1767 invasive breast cancer cases were identified among 80,202 postmenopausal participants of the NOWAC Study during 8.2 years of median follow-up. PA levels at age 14 years, 30 years and at cohort enrollment were obtained via a self-administered questionnaire. Multivariate Cox proportional hazard regression models were used to estimate relative risks and 95% confidence intervals of the risk of postmenopausal breast cancer overall and by ER/PR status.

Results

Risk of postmenopausal breast cancer overall and by ER/PR status was not associated with physical activity level at enrollment. Women with a low PA level at age 30 had an increased risk of ER+/PR + breast tumors (P for trend = 0.04) compared to women with a moderate physical activity level at age 30. Women with a low physical activity level at all three periods of life had a 20% significantly reduced risk of postmenopausal breast cancer, as well as a reduced risk of ER+/PR + and ER+/PR- breast tumors, compared with women who maintained a moderate physical activity level.
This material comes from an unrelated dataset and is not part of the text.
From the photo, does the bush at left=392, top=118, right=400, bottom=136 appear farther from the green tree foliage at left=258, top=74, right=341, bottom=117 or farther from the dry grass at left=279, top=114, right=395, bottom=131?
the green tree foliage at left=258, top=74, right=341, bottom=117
However, when analyses were corrected for multiple tests, the result was no longer statistically significant. The findings were consistent over strata of age, body mass index and use of hormone replacement therapy.

Conclusions

The study results from this large Norwegian cohort do not support an association between physical activity at different periods of life and the risk of postmenopausal breast cancer.